** Opening Text section block **

Obstacle Course Group Date
After surviving night one, the twenty-one remaining dudebros throw on their best athleisurewear and assemble in the foyer of the Bachelor mansion to begin this week’s episode. Chris Harrison, the blessed savior of Bachelor Nation appears, holding in his hand a sealed envelope
“Alright, dickweeds,” CH starts. “There’s a shit ton of you left, and I’m too old to learn your names, so we’ve got to start sending you on dates so we can start thinning out the herd.” Without hesitation, he tosses the envelope in the general direction of the dudes and heads out of the mansion to do literally anything else with his life.
The card reads, “I’m ready for my big day – Becca” and is addressed to Clay, Nick, Chris, David, Jean Blanc, Jordan, Lincoln, and Connor. With this cryptic message in mind, the eight lucky men chosen for the first date of the season head out of the mansion.
They learn that their destination is some place called Saddlerock Ranch, and I am unaware of any significance to this location. The dudes are met by Becca who is wearing a dynamite white number. “On my first date, I got pampered, so I want to return to favor to all of you!” she tells them. The guys all clap excitedly, except for Jordan, who is too busy looking at a reflection of himself on the bus window to even register that he isn’t alone. Becca takes the dudes inside a building at the ranch, where they are met by some tailors and are told they’ll be getting custom tuxedos to wear on today’s date.

** Closing Text section block **
** Opening Data extracts block **

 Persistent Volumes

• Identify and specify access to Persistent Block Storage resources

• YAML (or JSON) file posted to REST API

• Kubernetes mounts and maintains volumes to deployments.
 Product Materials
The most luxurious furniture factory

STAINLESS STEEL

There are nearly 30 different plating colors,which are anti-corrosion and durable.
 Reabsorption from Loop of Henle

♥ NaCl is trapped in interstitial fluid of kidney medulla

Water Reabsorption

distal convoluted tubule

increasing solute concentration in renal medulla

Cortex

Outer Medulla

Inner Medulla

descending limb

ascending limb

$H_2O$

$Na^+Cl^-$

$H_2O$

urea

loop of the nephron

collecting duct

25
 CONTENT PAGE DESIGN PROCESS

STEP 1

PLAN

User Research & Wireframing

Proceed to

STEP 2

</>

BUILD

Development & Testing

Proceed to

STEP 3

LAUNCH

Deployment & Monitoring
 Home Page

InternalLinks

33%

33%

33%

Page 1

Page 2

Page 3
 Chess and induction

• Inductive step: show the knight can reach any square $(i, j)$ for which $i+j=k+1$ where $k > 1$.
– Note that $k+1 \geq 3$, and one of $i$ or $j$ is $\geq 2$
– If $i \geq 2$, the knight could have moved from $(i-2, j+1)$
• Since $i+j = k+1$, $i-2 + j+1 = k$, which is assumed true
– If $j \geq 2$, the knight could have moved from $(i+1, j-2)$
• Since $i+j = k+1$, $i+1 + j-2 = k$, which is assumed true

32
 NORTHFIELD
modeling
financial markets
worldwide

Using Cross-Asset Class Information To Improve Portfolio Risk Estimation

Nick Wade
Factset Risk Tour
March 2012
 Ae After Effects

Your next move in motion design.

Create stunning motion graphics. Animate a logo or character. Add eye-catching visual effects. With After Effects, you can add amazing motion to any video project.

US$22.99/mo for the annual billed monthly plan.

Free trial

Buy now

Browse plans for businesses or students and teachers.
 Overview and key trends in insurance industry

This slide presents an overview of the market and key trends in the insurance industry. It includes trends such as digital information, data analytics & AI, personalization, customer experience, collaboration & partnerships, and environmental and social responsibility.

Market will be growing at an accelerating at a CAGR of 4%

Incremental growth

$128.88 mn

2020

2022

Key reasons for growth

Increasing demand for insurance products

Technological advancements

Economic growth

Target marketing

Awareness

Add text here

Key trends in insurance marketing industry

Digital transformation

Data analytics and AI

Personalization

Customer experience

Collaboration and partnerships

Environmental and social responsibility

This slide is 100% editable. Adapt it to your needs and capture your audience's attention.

** Closing Data extracts block **

• [Problems and tasks]:
(a) Decide whether each statement agrees with the group date recap, answering yes or no and quoting the words that settle it: (i) Twenty-one men are left after night one. (ii) Chris Harrison reads the date card aloud to the men. (iii) Jordan is one of the men named on the card.
(b) Write out the passage of the group date recap starting at "Obstacle Course Group" and ending at "with his life.".
Answer using only the group date recap.

• [Responses for each task]:
(a)
(i) Yes: "the twenty-one remaining dudebros"
(ii) No: "he tosses the envelope in the general direction of the dudes and heads out of the mansion"
(iii) Yes: "addressed to Clay, Nick, Chris, David, Jean Blanc, Jordan, Lincoln, and Connor"

(b)
Obstacle Course Group Date
After surviving night one, the twenty-one remaining dudebros throw on their best athleisurewear and assemble in the foyer of the Bachelor mansion to begin this week’s episode. Chris Harrison, the blessed savior of Bachelor Nation appears, holding in his hand a sealed envelope
“Alright, dickweeds,” CH starts. “There’s a shit ton of you left, and I’m too old to learn your names, so we’ve got to start sending you on dates so we can start thinning out the herd.” Without hesitation, he tosses the envelope in the general direction of the dudes and heads out of the mansion to do literally anything else with his life.